Schreib mir an der e-mail Adresse [.......]

Wenn Sie mich kennenlernen und meine Fotos sehen wollen, besuchen Sie meine Webseite 
[.......]



Mfg, 
[.......]

-----

Der Link führt zu einer html, also klickt MANN mal drauf... 
(Daß der Text nicht ernst gemeint ist, war mir schon klar, aber die Neugierde, was sich dahinter verbirgt, ist nun mal groß - hatte eigentlich eine 0900-Seite erwartet)

Ein mehr oder weniger ansprechendes Bild (Screenshot folgt), der gleiche Text wie in der e-mail (mit anderer e-mail-Adresse), und ein Link zu angeblich weiteren Bildern - zum Glück einen Blick in die Statusleiste getan und - der Link führt zu einer exe-Datei... 

http: / / w w w . f.....team.com/ar/photoalbum.exe
(...daß das weder Bildschirmschoner noch Diashow ist, dürfte klar sein...)

Also Leute: Statusleiste im Browser aktivieren, und vor jedem Klick checken - ich bin kurz davor, statt einem SPAM-Filter eine Whitelist in Thunderbird zu setzen, denn die Tricks werden immer ausgefallener.
Leider nicht durchführbar, wenn man Kundenanfragen per e-mail bekommt.

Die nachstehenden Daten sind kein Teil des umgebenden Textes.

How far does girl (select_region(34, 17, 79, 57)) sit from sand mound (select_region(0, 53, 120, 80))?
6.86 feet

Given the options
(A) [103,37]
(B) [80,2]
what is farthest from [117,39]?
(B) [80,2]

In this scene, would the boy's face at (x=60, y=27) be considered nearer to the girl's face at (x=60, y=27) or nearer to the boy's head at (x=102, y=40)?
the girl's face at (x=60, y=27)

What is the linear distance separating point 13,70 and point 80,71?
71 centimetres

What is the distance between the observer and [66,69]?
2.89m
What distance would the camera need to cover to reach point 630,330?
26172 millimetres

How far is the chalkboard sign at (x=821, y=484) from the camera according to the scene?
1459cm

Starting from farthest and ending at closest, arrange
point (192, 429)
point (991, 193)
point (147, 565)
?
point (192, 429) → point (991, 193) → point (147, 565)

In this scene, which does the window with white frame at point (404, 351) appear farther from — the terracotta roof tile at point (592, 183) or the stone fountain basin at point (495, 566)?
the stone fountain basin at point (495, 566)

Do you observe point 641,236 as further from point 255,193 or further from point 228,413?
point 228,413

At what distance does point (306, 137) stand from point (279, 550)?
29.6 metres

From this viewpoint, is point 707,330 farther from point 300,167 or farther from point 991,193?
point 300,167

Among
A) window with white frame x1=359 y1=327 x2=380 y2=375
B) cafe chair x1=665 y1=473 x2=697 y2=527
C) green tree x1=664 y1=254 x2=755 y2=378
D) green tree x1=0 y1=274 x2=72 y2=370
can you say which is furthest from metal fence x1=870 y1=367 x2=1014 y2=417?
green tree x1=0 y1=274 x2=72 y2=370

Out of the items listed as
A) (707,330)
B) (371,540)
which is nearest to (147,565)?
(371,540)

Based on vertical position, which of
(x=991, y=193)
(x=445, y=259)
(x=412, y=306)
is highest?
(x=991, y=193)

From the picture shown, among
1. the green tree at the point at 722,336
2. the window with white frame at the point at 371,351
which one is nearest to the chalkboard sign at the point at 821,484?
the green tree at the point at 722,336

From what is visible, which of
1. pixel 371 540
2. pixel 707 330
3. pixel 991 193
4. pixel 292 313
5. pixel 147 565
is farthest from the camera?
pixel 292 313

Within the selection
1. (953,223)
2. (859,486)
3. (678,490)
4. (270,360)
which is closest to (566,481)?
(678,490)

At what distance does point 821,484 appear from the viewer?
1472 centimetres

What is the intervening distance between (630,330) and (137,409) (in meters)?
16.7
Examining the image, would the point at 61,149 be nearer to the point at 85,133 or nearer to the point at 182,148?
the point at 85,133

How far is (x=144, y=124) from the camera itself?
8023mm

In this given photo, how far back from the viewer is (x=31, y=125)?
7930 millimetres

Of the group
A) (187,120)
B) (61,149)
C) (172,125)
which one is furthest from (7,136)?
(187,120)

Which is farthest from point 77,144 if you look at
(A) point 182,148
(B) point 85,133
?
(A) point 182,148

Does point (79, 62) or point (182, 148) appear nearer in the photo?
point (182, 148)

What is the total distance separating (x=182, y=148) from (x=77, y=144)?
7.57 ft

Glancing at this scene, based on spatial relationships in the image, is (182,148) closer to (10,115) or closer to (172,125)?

_Diverse Informationen (Webseite, Email-Adresse, Namen...) entfernt bzw. gekürzt. MOD/BR_


----------



## Tonguru (12 Februar 2007)

*AW: e-mail von Elena - VORSICHT!!!*

Der versprochene Screenshot, 12.02.2007, 13.55 Uhr (ca. 180 kB):


----------



## Tonguru (12 Februar 2007)

*AW: e-mail von Elena - VORSICHT!!!*

Frage an die Spezialisten:

Wenn ich nun wirklich auf den Link klicke, wird die exe doch erst mal nachgeladen - oder gleich ausgeführt?


----------



## Heiko (12 Februar 2007)

*AW: e-mail von Elena - VORSICHT!!!*



Tonguru schrieb:


> Frage an die Spezialisten:
> 
> Wenn ich nun wirklich auf den Link klicke, wird die exe doch erst mal nachgeladen - oder gleich ausgeführt?


Kommt auf den Browser an.
FF bietet exe nur zum Download an, andere können auch gleich ausführen, sollten aber nachfragen.


----------



## Unregistriert (12 Februar 2007)

*AW: e-mail von Elena - VORSICHT!!!*



Tonguru schrieb:


> Frage an die Spezialisten:
> 
> Wenn ich nun wirklich auf den Link klicke, wird die exe doch erst mal nachgeladen - oder gleich ausgeführt?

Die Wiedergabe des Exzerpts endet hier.